Defence lawyers for a Winnipeg man who pleaded guilty to second degree murder in the 2016 death of Cooper Nemeth, 17, have chosen not to object to a large number of victim impact statements submitted to the Crown for sentencing.
A sentencing hearing for Nicholas Bell-Wright was delayed last Monday because the Crown received 96 victim impact statements from family and friends.
Court has previously heard concerns that the large number of statements could be seen by some as having a disproportionate effect on the outcome of sentencing, but Bell-Wright’s lawyers have chosen not to object to the inclusion of the 96 statements, although not all of them will be read in court.
The Crown, which previously told court legislation prevented it from picking and choosing which statements to include, told Justice Glenn Joyal 16 victim impact statements will be read by family members and friends of Nemeth on Wednesday when the sentencing hearing is scheduled to take place.
It’s estimated that would take around 1.5 hours, court heard.
The Crown told court it received the statements the week prior to sentencing and didn’t know so many would be submitted.
“It took us by surprise,” Crown attorney Keith Eyrikson told court. “I understand they were brought by a family member to our office.”
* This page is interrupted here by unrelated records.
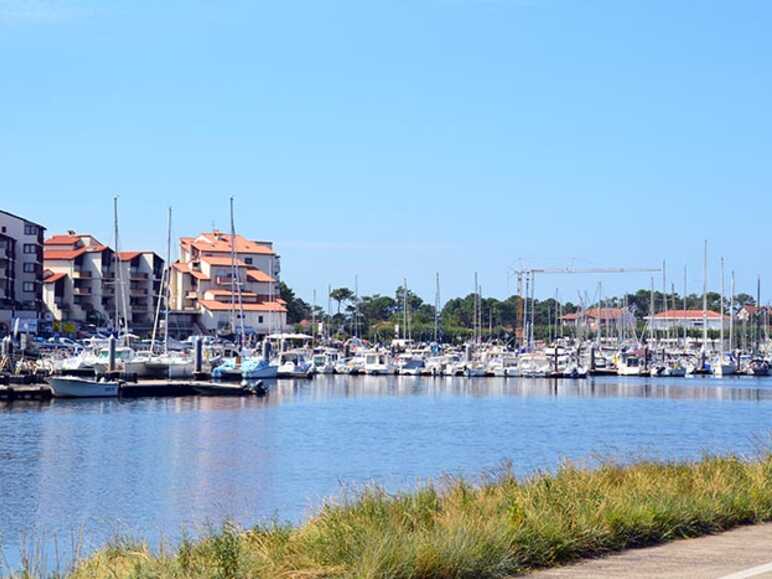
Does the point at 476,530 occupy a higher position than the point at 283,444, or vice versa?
the point at 476,530

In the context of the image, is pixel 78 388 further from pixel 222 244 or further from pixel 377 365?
pixel 222 244

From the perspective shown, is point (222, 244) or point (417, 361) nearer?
point (417, 361)

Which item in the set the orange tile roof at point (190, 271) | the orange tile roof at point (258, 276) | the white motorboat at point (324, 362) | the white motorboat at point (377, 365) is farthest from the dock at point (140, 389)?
the orange tile roof at point (258, 276)

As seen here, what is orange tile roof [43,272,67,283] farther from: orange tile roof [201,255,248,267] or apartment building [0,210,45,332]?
orange tile roof [201,255,248,267]

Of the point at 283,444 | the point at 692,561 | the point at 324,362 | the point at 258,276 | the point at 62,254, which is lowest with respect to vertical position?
the point at 283,444

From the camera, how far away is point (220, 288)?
155 m

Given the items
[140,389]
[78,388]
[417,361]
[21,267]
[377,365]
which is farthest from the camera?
[417,361]

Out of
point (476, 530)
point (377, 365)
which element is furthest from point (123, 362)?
point (476, 530)

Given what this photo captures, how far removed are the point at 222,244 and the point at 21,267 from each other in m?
37.0

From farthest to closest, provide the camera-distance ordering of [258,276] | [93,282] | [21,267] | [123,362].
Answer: [258,276], [93,282], [21,267], [123,362]

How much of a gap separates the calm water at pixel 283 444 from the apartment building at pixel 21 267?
1333 inches

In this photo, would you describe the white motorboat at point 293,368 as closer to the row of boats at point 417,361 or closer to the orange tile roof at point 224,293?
the row of boats at point 417,361

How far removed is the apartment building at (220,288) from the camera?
150m

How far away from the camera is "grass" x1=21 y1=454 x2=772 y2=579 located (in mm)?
12094
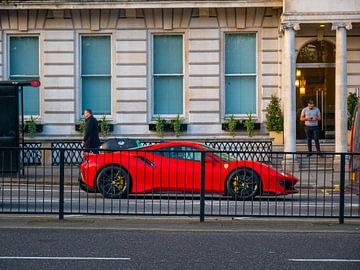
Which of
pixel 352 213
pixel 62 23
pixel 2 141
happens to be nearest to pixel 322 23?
pixel 62 23

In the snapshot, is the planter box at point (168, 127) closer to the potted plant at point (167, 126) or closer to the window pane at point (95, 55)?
the potted plant at point (167, 126)

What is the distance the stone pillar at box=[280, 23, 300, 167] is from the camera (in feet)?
84.3

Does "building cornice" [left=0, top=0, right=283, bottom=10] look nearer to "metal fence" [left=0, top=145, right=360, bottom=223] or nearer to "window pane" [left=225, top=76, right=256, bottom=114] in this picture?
"window pane" [left=225, top=76, right=256, bottom=114]

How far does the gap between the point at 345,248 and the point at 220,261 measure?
203 cm

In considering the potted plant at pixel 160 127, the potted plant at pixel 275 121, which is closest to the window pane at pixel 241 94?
the potted plant at pixel 275 121

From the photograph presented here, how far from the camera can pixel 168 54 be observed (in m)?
28.1

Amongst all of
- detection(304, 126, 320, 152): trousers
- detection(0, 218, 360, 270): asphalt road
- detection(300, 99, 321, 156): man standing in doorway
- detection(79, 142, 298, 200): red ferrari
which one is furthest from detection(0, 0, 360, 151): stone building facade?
→ detection(0, 218, 360, 270): asphalt road

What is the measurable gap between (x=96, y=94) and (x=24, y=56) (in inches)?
106

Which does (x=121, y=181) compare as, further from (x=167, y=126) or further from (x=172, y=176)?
(x=167, y=126)

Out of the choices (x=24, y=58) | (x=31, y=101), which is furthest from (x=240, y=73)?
(x=24, y=58)

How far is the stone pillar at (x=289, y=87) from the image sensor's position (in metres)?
25.7

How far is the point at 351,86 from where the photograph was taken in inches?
1078

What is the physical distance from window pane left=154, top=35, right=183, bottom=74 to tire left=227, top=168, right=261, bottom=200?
14.4m

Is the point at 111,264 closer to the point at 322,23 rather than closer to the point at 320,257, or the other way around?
the point at 320,257
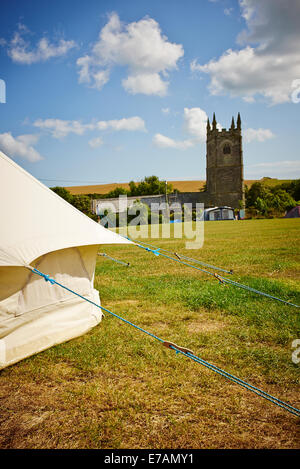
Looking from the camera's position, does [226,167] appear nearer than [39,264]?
No

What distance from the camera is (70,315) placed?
11.6 ft

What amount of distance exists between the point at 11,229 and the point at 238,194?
205 feet

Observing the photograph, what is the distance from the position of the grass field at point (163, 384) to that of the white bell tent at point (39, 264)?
0.22m

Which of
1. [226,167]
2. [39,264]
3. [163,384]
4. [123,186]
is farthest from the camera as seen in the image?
[123,186]

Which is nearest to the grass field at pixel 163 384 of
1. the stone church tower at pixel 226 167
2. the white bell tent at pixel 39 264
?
the white bell tent at pixel 39 264

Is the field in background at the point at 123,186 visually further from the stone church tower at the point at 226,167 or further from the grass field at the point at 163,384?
the grass field at the point at 163,384

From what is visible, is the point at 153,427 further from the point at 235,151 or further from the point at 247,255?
the point at 235,151

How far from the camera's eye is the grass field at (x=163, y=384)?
2.04 m

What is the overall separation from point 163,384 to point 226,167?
63.9 m

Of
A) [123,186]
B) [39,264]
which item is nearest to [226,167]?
[123,186]

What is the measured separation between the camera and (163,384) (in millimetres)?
2590

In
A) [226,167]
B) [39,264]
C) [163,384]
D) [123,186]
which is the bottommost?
[163,384]

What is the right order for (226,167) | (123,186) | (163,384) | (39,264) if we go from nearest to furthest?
1. (163,384)
2. (39,264)
3. (226,167)
4. (123,186)

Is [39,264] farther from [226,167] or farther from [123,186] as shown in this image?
[123,186]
“I had no idea 96 were coming. I would say, in fairness, we acted as quickly and as diligently as we could under the circumstances.”
Asked by Joyal what the Crown’s position would be if everyone who submitted a victim impact statement wanted to read it in court, Eyrikson responded by saying the Crown’s position would be to allow it.
Joyal told court moving forward the matter has to be addressed in a way which is fair to the accused and fair to the victim’s family.
“There has to be practical, predictable, and clear guidelines,” Joyal told court. “In this case, I don’t want to prolong this dispute any longer.”
Joyal said a “practice directive” would be forthcoming on how to handle a large number of victim impact statements.
“This case ought to be seen as a precedent for nothing,” Joyal told court.
Family and friends of Nemeth said outside court they’re relieved that all the submissions will be allowed. Family members said they didn’t expect all 96 to be read during sentencing.